I've noticed the opposite in a Java codebase I work in. Tests where the test is assertEquals(toJson(someObject), giantJsonBlobFromADifferentFile). Of course the test runner has no idea about formatting strings that happen to be json, so I end up having to copy these out into an editor, formatting them and eyeballing the difference, or for even larger ones having to save them out to files and diff them. And of course most of the fields in the mock aren't relevant to the class under test, so I'd trade them out for 5-6 targeted asserts for the relevant fields happily.
The problem is, since it's a legacy codebase, there's many fields which are only tested incidentally by this behaviour, by tests that actually aren't intending to test that functionality.
I had similar case recently, in C++. I ended up spending a few hours writing a simple JSON differ - a bit of code that would parse two strings into a DOM object graph using a rapidjson, and then walk down them simultaneously - basically, I implemented operator== which, instead of terminating early, recorded every mismatch.

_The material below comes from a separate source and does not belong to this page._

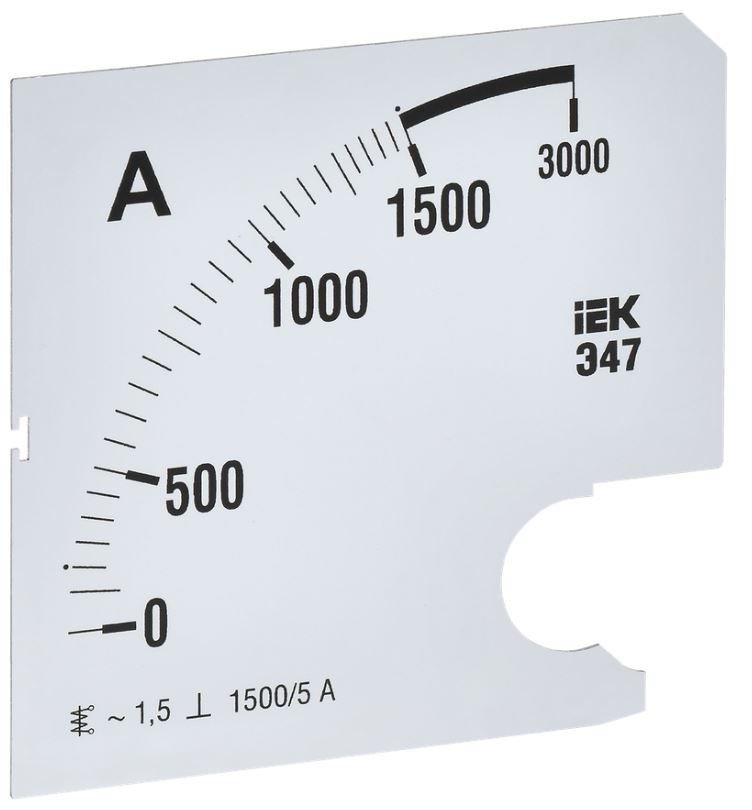 

Шкала сменная IEK IPA20D-SC-1500 для амперметра Э47 1500/5А-1,5 96х96мм, IPA20D-SC-1500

Then, I packaged it into a Google Test matcher, and from now on, the problem you describe is gone. I write:
Expected someObject to be structurally equivalent to someBlobFromADifferentFile; it is not;
- #/object/key - missing in expected, found in actual
- #/object/key2 - expected string, actual is integer
- #/object/key3/array1 - array lengths differ; expected: 3, actual: 42
- #/object/key4/array1/0/key3 - expected "foo" [string], actual "bar" [string]
Etc.
It was a rather simple exercise, and the payoff is immense. I think it's really important for programmers to learn to help themselves. If there's something that annoys you repeatedly, you owe it to yourself and others to fix it.
> I think it's really important for programmers to learn to help themselves. If there's something that annoys you repeatedly, you owe it to yourself and others to fix it.
It's a cultural problem. _I_ can do that, but my colleagues will just continue to write minimum effort tests against huge json files or database dumps where you have no idea why something failed and why there are a bunch of assertions against undocumented magic numbers in the first place. It's like you're fighting against a hurricane with a leaf blower. A single person can only do so much. I end up looking bad in the daily standup because I take longer to work on my tickets but the code quality doesn't even improve in a measurable way.
From a "legacy code" perspective, you're better off picking an 'easy win' (Hamcrest). Initially, you're not going to convince a team to change their testing habits if it causes them pain. Your goal is to push a testing methodology which moves closer to the 'ideal' which saves them time.
Hamcrest is a drop-in replacement for `assertEquals`, and provides obvious benefits. Politically, it's easy to convince developers onboard once you show them:
* You just need to change the syntax of an assertion - no thought required
* You (Macha) will take responsibility for improving the formatting of the output, and developers have someone to reach out to to improve their assertions.
From this: you'll get a very small subset of missionaries who will understand the direction that you're pushing the test code in, and will support your efforts (by writing their own matchers and evangelising).
The larger subset of the developer population won't particularly care, but will see the improved output from what you're proposing, and will realise that it's a single line of code to change to reap the benefits.
EDIT: I've added a lint rule into a codebase to guide developers away from `assertEquals()`. Obviously this could backfire, and don't burn your political capital on this issue.
That test seems to be testing whether or not the library used to deserialize json works. I don’t think that’s valid unless the code base you are working on is Gson or Jackson or the like.
Assuming that’s not the case and you’re interested in the state of two object graphs then you just compare those, not the json string they deserialize to.
The problem is, since it's a legacy codebase, there's many fields which are only tested incidentally by this behaviour, by tests that actually aren't intending to test that functionality.